Texte présenté:
((
Letay, 20 ans, témoigne : « Trois hommes sont arrivés dans la pièce. C’était le soir, il faisait déjà nuit [...] Je n’ai pas crié ; ils m’ont fait comprendre par des gestes que je ne devais pas faire de bruit, sinon ils me tueraient. Ils m’ont violée l’un après l’autre [...] J’étais enceinte de quatre mois ; je ne sais pas s’ils s’en sont rendu compte. Je ne sais pas s’ils se sont rendu compte que j’étais une personne ».

👉 We will erase you from this land. Ce rapport, publié en collaboration avec Human Rights Watch, fait la lumière sur la campagne implacable de nettoyage ethnique menée par les forces de sécurité régionales amhara à l’encontre de la population tigréenne. Une campagne de nettoyage ethnique au cours de laquelle ils ont utilisé, entre autres, des violences sexuelles. Ces violences, parce qu’elles s’inscrivent dans une série d’attaques généralisées et systématiques contre la population tigréenne, constituent des crimes de guerre et crimes contre l’humanité.  Lire notre article.

👉 Summary killings, rape and looting by Tigrayan forces in Amhara. Un rapport qui montre comment les forces tigréennes se sont elles aussi rendues coupables de violences sexuelles, à l’encontre de la population amhara. Des dizaines de femmes et de jeunes filles habitant à Chenna, un village situé au nord de la capitale amhara, témoignent de leur calvaire. Elles ont été violées, abusées le plus souvent dans leurs propres maisons, parfois en réunion, ou sous les yeux de leurs enfants, et après avoir été obligées de donner à manger ou de cuisiner pour leurs bourreaux. Lire notre article.

Des effets dévastateurs 

Toutes ces violences sexuelles entrainent des traumatismes durables, et de nombreuses complications.

Les traumatismes physiques sont nombreux : saignements persistants, maux de dos, incapacité de se mouvoir, fistules, incontinence, naissance de bébés prématurés ou encore infections sexuellement transmissibles, comme le VIH. Certaines victimes ont parfois subi des dommages irréparables occasionnés par exemple par de grands clous, du gravier et d’autres morceaux de métal ou de plastique qui ont été insérés dans leur vagin.  

L’impact psychologique est durable : dépression, insomnies, apparition d’un stress post-traumatique...
))
Travail à faire:
1. Recopiez le passage du texte présenté qui s'ouvre sur les mots contenant « Des effets dévastateurs » et se clôt sur « d’un stress post-traumatique... », en substituant « troubles du sommeil » à « insomnies ».
2. D'après le texte présenté, dans quel village vivent les femmes et les jeunes filles qui témoignent des violences sexuelles commises par les forces tigréennes ?

Entrées fournies:
((
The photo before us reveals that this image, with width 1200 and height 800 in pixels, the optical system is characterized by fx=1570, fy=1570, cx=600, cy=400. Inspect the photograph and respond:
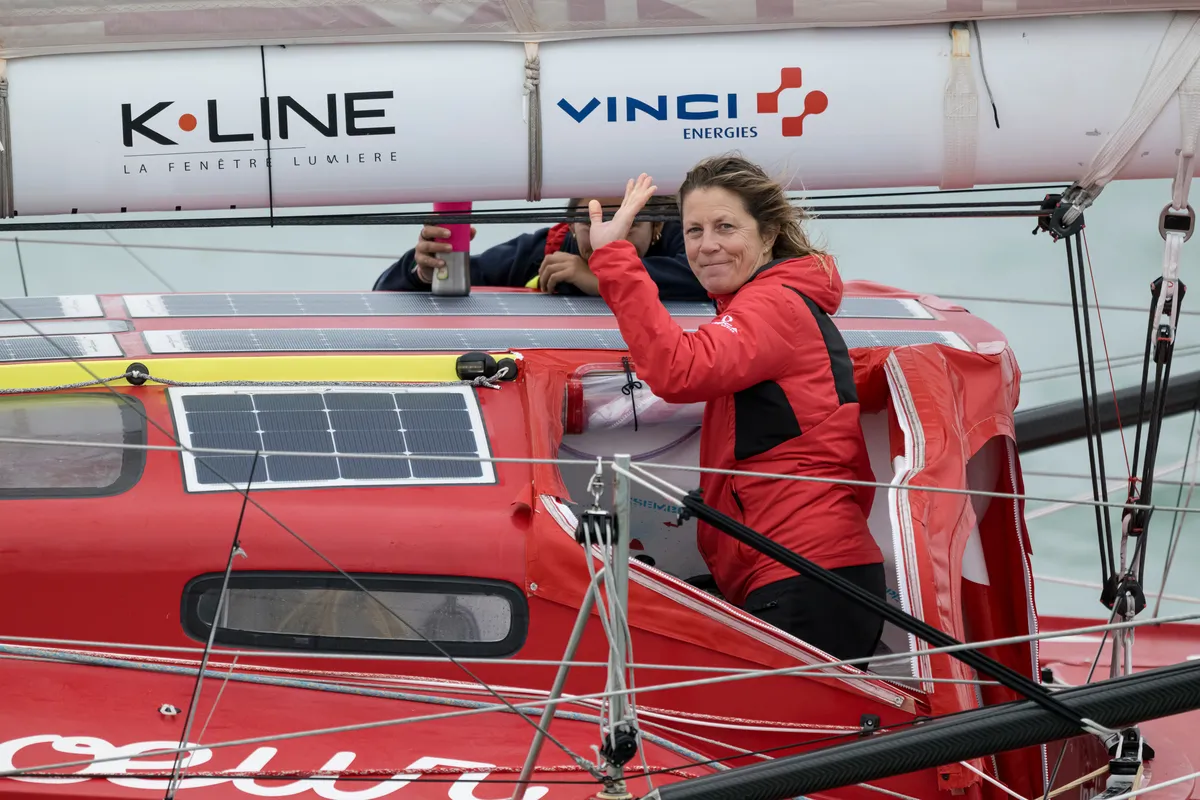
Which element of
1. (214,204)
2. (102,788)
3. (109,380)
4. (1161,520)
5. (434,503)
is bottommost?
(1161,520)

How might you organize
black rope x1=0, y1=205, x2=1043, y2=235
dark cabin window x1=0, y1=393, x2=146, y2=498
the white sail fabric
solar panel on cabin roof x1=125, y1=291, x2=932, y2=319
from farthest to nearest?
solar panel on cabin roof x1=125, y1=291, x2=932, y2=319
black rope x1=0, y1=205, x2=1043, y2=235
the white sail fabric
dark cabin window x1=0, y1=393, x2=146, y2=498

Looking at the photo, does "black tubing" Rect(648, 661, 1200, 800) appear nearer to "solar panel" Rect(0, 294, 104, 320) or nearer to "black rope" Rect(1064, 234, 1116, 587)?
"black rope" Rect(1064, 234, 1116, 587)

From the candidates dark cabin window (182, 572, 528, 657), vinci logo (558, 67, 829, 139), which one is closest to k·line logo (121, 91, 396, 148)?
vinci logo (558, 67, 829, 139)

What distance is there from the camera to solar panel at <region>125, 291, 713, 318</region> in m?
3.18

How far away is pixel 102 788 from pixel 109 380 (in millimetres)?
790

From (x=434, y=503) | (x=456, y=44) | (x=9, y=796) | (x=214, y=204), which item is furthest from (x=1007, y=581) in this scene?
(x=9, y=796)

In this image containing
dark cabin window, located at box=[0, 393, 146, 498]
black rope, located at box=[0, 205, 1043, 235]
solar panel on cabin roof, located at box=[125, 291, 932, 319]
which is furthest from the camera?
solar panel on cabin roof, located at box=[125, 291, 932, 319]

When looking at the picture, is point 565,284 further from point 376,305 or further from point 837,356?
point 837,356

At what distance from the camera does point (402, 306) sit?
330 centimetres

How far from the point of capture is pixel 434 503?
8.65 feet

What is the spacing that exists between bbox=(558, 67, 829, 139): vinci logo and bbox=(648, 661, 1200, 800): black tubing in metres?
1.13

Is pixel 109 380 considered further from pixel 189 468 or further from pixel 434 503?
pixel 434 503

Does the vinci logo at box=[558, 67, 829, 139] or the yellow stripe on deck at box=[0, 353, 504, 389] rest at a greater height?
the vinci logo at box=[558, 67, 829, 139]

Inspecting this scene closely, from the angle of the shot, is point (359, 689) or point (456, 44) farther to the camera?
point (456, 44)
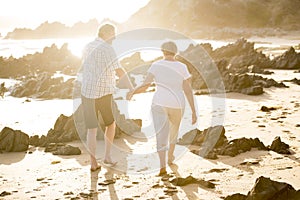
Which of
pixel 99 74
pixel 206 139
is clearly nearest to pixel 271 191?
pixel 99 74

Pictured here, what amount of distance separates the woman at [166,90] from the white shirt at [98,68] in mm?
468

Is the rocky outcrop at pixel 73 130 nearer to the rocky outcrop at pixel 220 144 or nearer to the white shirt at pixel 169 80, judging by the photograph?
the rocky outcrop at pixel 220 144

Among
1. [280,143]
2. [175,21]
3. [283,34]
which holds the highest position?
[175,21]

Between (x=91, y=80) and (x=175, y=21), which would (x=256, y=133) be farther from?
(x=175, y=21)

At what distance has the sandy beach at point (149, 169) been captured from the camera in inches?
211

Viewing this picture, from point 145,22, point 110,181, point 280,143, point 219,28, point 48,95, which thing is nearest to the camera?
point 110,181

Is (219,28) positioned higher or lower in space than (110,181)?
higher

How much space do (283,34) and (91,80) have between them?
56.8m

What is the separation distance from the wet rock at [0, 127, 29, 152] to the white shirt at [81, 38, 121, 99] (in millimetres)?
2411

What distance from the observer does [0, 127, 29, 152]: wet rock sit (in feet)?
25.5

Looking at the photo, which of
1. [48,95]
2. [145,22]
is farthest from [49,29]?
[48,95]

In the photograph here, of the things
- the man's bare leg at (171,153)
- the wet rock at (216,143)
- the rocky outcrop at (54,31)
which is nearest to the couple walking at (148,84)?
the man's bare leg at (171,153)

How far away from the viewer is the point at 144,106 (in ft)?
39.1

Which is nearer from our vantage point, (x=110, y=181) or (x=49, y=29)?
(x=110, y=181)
))
Réponses:
1.
Des effets dévastateurs 

Toutes ces violences sexuelles entrainent des traumatismes durables, et de nombreuses complications.

Les traumatismes physiques sont nombreux : saignements persistants, maux de dos, incapacité de se mouvoir, fistules, incontinence, naissance de bébés prématurés ou encore infections sexuellement transmissibles, comme le VIH. Certaines victimes ont parfois subi des dommages irréparables occasionnés par exemple par de grands clous, du gravier et d’autres morceaux de métal ou de plastique qui ont été insérés dans leur vagin.  

L’impact psychologique est durable : dépression, troubles du sommeil, apparition d’un stress post-traumatique...

2. Elles vivent à Chenna, un village situé au nord de la capitale amhara.